**What the exercise asks:** No pictures, nothing altered: return the data below.

**Given records:**
____
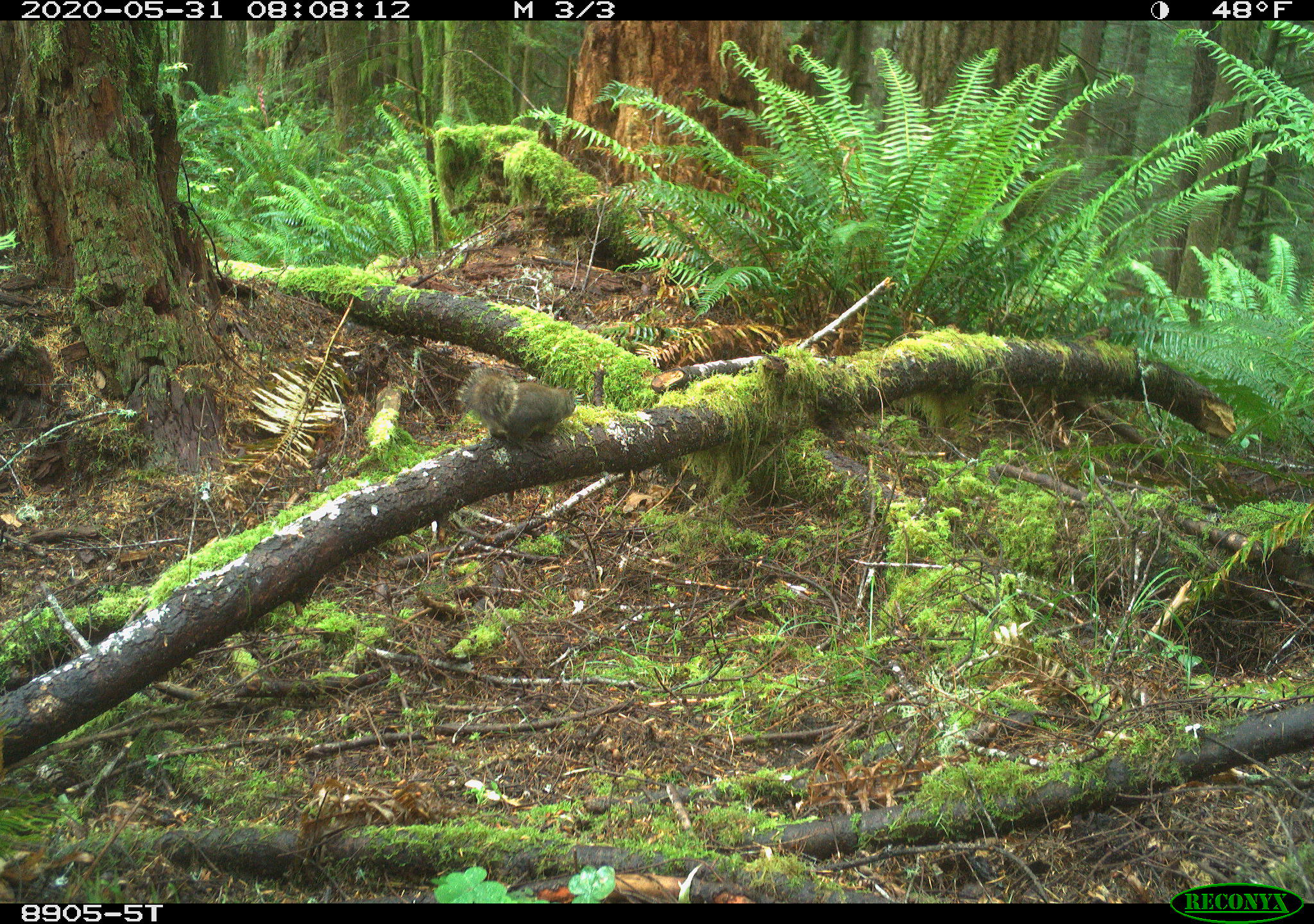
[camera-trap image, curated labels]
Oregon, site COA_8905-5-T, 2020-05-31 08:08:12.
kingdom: Animalia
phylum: Chordata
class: Mammalia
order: Rodentia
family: Sciuridae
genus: Tamiasciurus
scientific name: Tamiasciurus douglasii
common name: douglas squirrel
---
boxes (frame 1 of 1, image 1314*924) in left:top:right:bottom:
douglas squirrel: 457:363:576:450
____
**Task solution:**
[camera-trap image, curated labels]
Oregon, site COA_8905-5-T, 2020-05-31 08:08:12.
kingdom: Animalia
phylum: Chordata
class: Mammalia
order: Rodentia
family: Sciuridae
genus: Tamiasciurus
scientific name: Tamiasciurus douglasii
common name: douglas squirrel
---
boxes (frame 1 of 1, image 1314*924) in left:top:right:bottom:
douglas squirrel: 457:363:576:450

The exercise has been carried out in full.